Directions. Copy out exactly every line from the line containing "How far from the lens" until the records below end, inclusive of both boundary lines.

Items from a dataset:
------------------------
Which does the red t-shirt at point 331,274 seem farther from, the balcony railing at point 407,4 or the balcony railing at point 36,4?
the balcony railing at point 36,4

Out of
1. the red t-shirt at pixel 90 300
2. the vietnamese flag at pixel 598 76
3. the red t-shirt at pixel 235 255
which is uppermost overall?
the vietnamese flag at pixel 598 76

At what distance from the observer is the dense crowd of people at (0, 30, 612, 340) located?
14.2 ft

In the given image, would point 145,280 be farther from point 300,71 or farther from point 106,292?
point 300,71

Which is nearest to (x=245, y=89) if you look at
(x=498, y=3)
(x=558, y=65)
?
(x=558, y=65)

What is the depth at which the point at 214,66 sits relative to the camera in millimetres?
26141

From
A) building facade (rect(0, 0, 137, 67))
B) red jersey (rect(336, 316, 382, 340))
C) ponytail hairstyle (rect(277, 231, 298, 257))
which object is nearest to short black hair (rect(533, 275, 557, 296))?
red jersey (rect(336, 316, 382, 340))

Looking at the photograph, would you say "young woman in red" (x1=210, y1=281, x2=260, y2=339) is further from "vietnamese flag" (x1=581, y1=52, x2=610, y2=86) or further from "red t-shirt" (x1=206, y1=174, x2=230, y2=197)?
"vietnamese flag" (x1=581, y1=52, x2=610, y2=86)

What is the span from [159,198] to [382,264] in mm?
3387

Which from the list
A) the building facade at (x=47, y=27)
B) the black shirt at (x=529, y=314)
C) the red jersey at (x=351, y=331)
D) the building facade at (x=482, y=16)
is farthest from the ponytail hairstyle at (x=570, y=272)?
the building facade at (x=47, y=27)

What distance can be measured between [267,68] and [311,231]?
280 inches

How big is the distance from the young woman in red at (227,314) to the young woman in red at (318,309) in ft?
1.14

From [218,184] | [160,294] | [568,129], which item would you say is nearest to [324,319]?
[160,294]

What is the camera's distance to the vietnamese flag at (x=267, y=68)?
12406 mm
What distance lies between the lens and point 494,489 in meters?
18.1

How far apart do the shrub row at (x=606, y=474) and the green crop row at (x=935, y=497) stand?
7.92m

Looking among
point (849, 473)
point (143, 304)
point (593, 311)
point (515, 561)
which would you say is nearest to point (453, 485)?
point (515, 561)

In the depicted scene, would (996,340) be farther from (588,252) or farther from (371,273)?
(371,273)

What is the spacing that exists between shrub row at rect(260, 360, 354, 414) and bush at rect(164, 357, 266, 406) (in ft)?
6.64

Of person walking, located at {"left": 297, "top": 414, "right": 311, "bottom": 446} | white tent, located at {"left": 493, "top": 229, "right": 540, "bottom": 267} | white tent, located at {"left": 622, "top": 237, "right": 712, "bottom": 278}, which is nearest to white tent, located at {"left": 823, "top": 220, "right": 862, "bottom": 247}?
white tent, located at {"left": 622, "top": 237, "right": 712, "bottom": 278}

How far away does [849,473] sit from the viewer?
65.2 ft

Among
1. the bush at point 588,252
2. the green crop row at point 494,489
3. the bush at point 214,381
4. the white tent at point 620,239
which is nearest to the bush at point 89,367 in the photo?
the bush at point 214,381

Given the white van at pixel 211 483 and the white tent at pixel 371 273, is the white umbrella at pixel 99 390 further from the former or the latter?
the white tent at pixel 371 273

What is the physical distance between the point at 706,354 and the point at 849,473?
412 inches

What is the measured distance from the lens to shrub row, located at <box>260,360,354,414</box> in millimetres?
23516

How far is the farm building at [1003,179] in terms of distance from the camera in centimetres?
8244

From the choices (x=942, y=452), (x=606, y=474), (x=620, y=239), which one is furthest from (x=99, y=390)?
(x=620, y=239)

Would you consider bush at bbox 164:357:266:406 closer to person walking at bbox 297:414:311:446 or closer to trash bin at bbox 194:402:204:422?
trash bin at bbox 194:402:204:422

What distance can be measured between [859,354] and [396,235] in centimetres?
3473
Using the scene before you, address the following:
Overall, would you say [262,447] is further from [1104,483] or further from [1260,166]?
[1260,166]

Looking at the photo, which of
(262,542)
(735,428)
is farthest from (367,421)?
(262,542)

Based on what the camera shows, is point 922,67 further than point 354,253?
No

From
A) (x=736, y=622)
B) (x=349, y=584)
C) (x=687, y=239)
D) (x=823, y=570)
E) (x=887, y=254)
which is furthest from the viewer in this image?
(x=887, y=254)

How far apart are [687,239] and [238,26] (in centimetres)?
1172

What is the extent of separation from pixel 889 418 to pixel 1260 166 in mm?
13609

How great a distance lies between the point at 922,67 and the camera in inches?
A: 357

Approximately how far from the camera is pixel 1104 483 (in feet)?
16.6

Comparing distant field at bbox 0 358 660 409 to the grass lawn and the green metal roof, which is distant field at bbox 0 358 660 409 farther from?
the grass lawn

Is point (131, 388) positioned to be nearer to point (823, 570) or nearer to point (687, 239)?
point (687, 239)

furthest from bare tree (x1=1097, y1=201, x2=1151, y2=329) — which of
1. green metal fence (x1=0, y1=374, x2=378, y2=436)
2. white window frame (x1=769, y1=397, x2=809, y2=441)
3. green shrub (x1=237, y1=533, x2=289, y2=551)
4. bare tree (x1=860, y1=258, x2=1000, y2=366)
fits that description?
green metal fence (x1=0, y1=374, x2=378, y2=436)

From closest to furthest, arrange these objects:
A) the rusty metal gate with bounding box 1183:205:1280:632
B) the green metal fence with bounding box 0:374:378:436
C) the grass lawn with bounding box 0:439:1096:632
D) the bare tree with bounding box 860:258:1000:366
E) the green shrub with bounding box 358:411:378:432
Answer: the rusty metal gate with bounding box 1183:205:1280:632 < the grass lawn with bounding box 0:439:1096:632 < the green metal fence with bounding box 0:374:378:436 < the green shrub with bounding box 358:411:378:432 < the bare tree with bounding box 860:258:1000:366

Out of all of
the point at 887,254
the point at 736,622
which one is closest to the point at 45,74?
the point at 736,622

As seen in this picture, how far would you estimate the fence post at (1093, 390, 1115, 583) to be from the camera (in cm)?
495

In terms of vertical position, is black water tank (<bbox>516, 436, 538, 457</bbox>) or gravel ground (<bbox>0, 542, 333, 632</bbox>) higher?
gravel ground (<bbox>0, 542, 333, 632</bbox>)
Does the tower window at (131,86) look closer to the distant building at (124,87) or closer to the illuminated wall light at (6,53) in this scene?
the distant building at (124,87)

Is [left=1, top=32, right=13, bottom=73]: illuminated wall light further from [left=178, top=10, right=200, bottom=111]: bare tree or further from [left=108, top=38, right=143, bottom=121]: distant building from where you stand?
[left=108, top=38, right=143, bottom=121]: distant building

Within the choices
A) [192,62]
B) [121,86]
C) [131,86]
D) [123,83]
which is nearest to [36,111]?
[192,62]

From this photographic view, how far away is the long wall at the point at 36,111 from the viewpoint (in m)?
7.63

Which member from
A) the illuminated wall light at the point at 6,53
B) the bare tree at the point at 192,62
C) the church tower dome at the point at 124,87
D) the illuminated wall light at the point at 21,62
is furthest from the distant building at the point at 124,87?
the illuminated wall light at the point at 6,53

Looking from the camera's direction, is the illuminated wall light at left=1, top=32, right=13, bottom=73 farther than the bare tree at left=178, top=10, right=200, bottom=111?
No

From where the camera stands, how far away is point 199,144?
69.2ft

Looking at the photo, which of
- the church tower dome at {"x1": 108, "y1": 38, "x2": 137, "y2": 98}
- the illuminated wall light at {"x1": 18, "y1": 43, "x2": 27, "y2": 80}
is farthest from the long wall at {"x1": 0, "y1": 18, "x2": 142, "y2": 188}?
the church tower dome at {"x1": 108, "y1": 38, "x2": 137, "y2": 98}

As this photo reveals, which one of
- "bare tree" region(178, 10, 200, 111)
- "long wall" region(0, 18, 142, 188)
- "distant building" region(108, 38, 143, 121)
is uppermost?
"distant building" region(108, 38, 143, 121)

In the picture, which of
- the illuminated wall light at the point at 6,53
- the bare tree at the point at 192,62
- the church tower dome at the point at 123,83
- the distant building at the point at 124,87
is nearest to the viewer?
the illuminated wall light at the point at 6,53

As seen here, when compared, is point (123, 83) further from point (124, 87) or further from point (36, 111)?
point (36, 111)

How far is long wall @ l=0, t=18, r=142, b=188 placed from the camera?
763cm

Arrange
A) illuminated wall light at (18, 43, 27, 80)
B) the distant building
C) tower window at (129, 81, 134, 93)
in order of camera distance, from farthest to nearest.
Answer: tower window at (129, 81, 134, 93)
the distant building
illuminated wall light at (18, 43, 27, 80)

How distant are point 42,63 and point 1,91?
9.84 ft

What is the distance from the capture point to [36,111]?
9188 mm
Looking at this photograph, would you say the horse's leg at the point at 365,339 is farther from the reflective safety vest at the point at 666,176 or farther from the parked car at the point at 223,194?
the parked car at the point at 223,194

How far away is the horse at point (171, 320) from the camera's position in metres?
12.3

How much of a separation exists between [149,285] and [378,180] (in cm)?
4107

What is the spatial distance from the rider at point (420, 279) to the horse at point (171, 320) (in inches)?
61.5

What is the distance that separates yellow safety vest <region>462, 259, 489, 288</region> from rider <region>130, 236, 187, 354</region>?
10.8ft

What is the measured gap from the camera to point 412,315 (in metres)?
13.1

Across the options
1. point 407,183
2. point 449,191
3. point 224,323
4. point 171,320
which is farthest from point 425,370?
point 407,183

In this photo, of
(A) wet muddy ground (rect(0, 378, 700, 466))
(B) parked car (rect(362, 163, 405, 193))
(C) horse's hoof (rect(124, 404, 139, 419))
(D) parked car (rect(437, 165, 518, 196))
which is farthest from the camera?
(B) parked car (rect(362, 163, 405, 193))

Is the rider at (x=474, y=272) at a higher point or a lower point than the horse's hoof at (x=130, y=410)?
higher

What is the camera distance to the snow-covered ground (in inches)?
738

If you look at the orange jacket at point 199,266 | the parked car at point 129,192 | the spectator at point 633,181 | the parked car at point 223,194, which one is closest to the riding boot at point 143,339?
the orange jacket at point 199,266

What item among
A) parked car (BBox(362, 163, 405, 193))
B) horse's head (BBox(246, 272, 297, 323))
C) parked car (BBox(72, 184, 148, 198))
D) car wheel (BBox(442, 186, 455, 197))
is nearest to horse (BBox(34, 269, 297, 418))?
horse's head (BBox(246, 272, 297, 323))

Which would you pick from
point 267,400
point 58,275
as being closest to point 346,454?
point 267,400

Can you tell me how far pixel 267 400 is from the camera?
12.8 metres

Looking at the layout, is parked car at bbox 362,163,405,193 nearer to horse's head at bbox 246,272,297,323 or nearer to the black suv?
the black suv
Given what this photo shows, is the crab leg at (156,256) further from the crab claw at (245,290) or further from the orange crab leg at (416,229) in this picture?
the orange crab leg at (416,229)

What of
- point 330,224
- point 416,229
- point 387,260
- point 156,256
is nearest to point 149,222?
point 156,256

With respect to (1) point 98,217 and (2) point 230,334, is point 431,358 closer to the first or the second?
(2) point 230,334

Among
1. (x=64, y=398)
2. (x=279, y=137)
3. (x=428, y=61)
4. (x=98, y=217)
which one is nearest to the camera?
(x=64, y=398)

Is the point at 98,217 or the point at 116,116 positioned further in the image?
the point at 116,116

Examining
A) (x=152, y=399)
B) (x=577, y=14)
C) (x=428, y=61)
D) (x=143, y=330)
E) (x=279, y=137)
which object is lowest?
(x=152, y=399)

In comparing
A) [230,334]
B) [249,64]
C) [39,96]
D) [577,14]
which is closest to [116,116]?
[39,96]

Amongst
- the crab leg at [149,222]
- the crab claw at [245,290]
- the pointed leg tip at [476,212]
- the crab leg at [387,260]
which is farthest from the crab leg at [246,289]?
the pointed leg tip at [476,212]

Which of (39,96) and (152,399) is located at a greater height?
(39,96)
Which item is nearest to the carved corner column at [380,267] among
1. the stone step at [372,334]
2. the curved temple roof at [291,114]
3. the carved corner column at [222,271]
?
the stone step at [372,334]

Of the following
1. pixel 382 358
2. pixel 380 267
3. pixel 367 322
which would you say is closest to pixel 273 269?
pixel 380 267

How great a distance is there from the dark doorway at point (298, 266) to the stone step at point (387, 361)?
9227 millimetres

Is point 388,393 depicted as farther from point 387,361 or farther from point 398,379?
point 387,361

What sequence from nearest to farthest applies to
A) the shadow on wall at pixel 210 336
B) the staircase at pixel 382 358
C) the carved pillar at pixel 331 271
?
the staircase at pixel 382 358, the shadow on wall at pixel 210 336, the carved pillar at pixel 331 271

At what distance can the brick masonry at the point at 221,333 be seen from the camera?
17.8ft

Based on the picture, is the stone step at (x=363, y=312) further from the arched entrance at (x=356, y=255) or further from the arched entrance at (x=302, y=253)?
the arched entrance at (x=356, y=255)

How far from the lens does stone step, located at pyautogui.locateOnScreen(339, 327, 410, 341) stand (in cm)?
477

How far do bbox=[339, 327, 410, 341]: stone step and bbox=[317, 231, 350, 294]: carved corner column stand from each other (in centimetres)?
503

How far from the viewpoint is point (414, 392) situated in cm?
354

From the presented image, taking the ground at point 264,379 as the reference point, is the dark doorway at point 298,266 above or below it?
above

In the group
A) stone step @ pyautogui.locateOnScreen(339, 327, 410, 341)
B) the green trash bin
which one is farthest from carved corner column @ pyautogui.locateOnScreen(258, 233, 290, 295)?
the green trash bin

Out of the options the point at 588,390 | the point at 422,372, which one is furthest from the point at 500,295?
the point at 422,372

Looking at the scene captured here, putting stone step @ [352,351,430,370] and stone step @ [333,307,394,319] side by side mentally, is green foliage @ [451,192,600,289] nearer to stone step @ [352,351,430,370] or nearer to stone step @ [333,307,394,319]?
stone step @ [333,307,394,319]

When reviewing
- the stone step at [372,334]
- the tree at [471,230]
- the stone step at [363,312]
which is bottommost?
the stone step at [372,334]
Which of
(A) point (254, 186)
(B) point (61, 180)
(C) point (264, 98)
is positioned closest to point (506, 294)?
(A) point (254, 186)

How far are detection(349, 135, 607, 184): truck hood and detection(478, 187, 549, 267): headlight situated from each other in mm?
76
------------------------
Solution.
How far from the lens does stone step, located at pyautogui.locateOnScreen(339, 327, 410, 341) stand (in cm)?
477

How far do bbox=[339, 327, 410, 341]: stone step and bbox=[317, 231, 350, 294]: carved corner column stand from each other (in centimetres)?
503

How far from the viewpoint is point (414, 392) situated in cm?
354

From the presented image, taking the ground at point 264,379 as the reference point, is the dark doorway at point 298,266 above or below it?
above

In the group
A) stone step @ pyautogui.locateOnScreen(339, 327, 410, 341)
B) the green trash bin
which one is farthest from carved corner column @ pyautogui.locateOnScreen(258, 233, 290, 295)?
the green trash bin

Out of the options the point at 588,390 | the point at 422,372, which one is furthest from the point at 500,295?
the point at 422,372

Looking at the scene captured here, putting stone step @ [352,351,430,370] and stone step @ [333,307,394,319] side by side mentally, is green foliage @ [451,192,600,289] nearer to stone step @ [352,351,430,370] or nearer to stone step @ [333,307,394,319]?
stone step @ [333,307,394,319]

When reviewing
- the stone step at [372,334]
- the tree at [471,230]
- the stone step at [363,312]
which is bottommost?
the stone step at [372,334]
Which of
(A) point (254, 186)
(B) point (61, 180)
(C) point (264, 98)
is positioned closest to point (506, 294)?
(A) point (254, 186)

How far are detection(349, 135, 607, 184): truck hood and detection(478, 187, 549, 267): headlight situated from each other in mm?
76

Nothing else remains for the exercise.